One side of its platform has its back to the wall, the other wants its pound of flesh. One side is desperate for money, the other greedy for returns. One side is ruing the death of an easy business model, the other yearning for a market-beating asset class.
All around is the murky swamp of real estate.
In the middle sits SmartOwner, run by smarts and shrouded in secrecy. And working backwards to retrofit a legal structure into a business model.
No one can say with conviction what it really is. Is it a crowdfunding platform? Perhaps. Is it a fractional ownership platform? Maybe. Is it a real estate broker? You could say that. Is it an investment platform? Definitely.
A question is posed to Vikram Chari, SmartOwner’s co-founder and chairman, “Do you see yourself as a broker or a financier?”
A bit of both, he says.
After trying his hand at investing in real estate in the US, Chari moved to India after being nudged by some friends. And like most returnees, he started investing in early-stage real estate projects, called “pre-launch” in real estate parlance. In the realm of real estate speculators, buying and selling pre-launch properties before the developer sold the units to buyers. When the developer found an end buyer for the units, Chari made money for his customers by selling the stake in the company and the units that were blocked against the investment.

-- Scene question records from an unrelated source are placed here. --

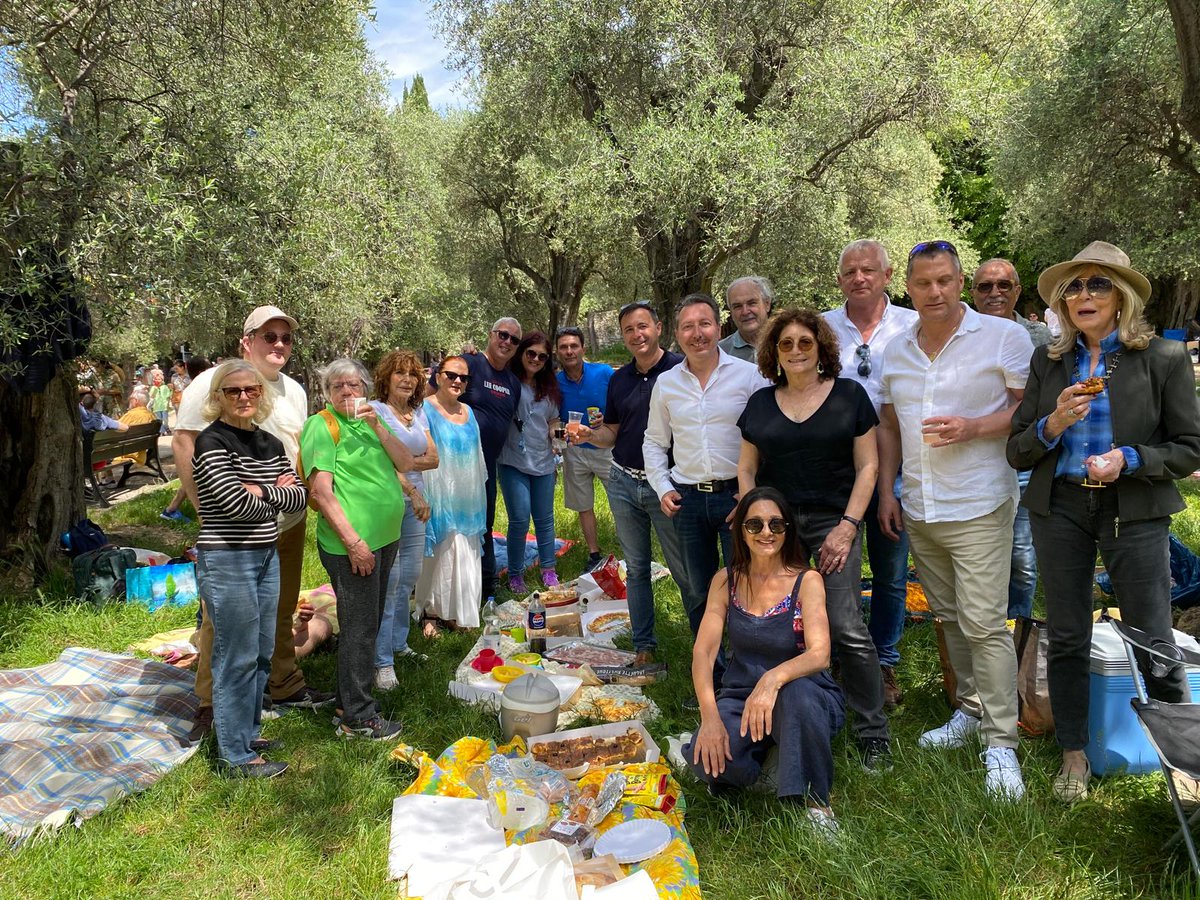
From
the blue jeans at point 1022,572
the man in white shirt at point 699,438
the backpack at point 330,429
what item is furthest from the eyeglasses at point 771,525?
the blue jeans at point 1022,572

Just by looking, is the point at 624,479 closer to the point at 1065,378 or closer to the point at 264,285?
the point at 1065,378

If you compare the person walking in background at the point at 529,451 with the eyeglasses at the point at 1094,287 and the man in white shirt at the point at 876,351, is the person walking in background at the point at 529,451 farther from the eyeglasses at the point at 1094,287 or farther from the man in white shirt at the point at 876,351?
the eyeglasses at the point at 1094,287

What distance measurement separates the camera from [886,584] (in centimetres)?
382

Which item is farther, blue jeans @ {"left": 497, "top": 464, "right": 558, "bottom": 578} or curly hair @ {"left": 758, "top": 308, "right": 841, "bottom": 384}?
blue jeans @ {"left": 497, "top": 464, "right": 558, "bottom": 578}

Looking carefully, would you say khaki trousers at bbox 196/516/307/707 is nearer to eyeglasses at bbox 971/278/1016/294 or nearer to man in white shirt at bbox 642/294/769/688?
man in white shirt at bbox 642/294/769/688

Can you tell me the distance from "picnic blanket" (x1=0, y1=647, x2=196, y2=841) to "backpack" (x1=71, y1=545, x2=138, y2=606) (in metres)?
1.01

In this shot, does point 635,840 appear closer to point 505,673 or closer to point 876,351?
point 505,673

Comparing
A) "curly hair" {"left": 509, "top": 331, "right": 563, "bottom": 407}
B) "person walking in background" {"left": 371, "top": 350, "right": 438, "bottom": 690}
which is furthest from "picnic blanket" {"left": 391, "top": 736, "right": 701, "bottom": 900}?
"curly hair" {"left": 509, "top": 331, "right": 563, "bottom": 407}

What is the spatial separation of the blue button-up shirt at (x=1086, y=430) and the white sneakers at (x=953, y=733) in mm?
1266

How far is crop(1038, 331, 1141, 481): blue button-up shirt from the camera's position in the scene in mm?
2736

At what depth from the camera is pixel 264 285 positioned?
5.35m

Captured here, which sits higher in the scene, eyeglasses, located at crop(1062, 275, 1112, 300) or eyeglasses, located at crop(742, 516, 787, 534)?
eyeglasses, located at crop(1062, 275, 1112, 300)

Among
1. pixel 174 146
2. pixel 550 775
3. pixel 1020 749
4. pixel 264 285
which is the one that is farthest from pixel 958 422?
pixel 174 146

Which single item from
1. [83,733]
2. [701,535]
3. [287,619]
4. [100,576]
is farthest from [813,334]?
[100,576]
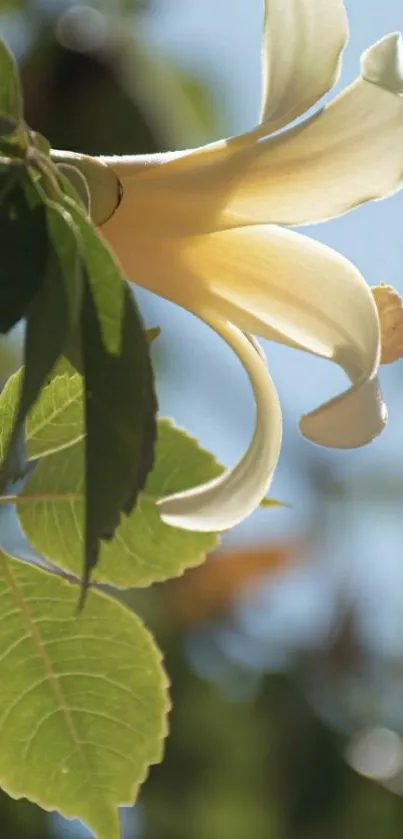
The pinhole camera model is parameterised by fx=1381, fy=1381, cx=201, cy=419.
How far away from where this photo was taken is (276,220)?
2.80 ft

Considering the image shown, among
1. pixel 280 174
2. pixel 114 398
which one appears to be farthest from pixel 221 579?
pixel 114 398

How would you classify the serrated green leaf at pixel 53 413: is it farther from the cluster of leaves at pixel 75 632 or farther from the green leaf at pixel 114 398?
the green leaf at pixel 114 398

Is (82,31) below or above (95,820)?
below

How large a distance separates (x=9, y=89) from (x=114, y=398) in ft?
0.46

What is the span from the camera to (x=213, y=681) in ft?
9.62

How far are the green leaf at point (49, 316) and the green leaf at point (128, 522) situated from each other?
29 centimetres

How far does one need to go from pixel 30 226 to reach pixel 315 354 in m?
0.33

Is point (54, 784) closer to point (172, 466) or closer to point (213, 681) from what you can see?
point (172, 466)

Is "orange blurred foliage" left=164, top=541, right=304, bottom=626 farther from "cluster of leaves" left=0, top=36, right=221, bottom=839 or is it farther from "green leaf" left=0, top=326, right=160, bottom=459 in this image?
"green leaf" left=0, top=326, right=160, bottom=459

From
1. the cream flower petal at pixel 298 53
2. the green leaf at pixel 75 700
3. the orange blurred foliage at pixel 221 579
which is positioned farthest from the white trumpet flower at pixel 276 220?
the orange blurred foliage at pixel 221 579

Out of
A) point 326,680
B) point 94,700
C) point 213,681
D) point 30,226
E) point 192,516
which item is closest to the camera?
point 30,226

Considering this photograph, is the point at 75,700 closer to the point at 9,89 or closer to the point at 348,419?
the point at 348,419

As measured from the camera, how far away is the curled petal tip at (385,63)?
29.7 inches

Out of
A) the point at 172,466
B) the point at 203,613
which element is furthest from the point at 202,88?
the point at 172,466
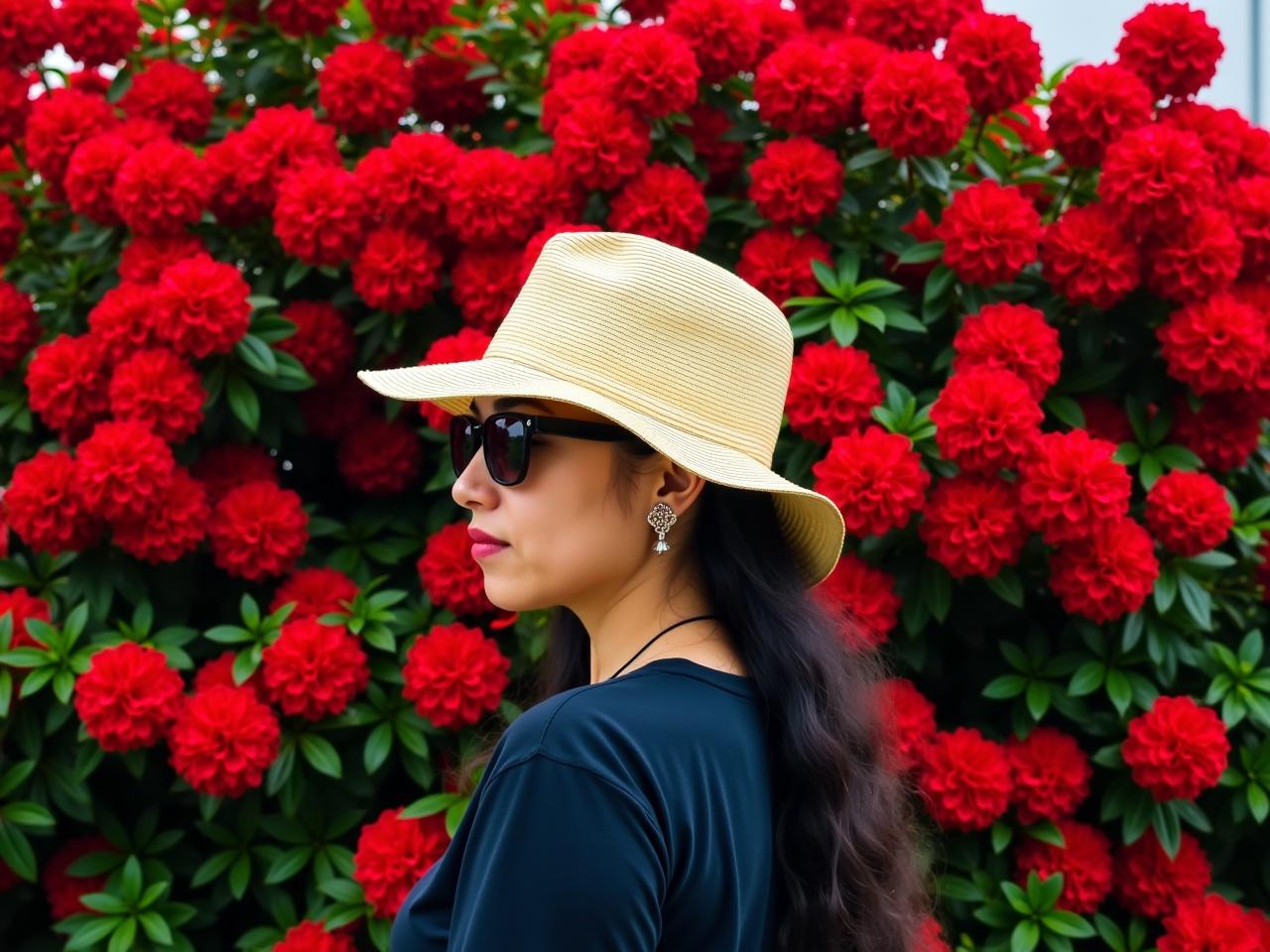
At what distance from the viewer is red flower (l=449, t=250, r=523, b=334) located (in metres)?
2.91

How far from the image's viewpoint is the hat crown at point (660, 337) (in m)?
1.55

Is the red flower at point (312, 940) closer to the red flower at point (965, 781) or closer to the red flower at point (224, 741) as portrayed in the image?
the red flower at point (224, 741)

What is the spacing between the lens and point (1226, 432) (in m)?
2.89

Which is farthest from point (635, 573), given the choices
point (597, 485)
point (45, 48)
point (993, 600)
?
point (45, 48)

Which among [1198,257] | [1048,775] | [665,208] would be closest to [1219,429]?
[1198,257]

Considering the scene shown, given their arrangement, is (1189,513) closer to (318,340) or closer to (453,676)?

“It’s practically a real estate broker who’s setting up an AIF (Alternative Investment Fund) to get the best deals,” says Vivek Mimani, partner at law firm Khaitan & Co.
According to a progress report of the company reviewed by The Ken, out of the 18 projects SmartOwner has funded, the company has given a return of 20-31% return on investment per annum since 2012. This is closer to returns offered on equity share of some of the top public companies.
“It sounds like these guys have already done something and now they are trying to put together the legal route to do this,” says Roshan D’Silva founder and CEO of holiday home rental portal Tripvillas, when asked about the company’s move to set up its own private equity fund i.e. AIF.
Perhaps it’s time to understand what exactly it is that SmartOwner does.
India’s real estate boom in the 2000s turned property into a commodity. Before the government reformed the sector with a new set of fairly stringent laws, residential property development was largely opaque and rested on the easy model of developers “launching” new projects, collecting money from buyers, then using some of it to start constructing what they promised, and diverting a lot to other projects.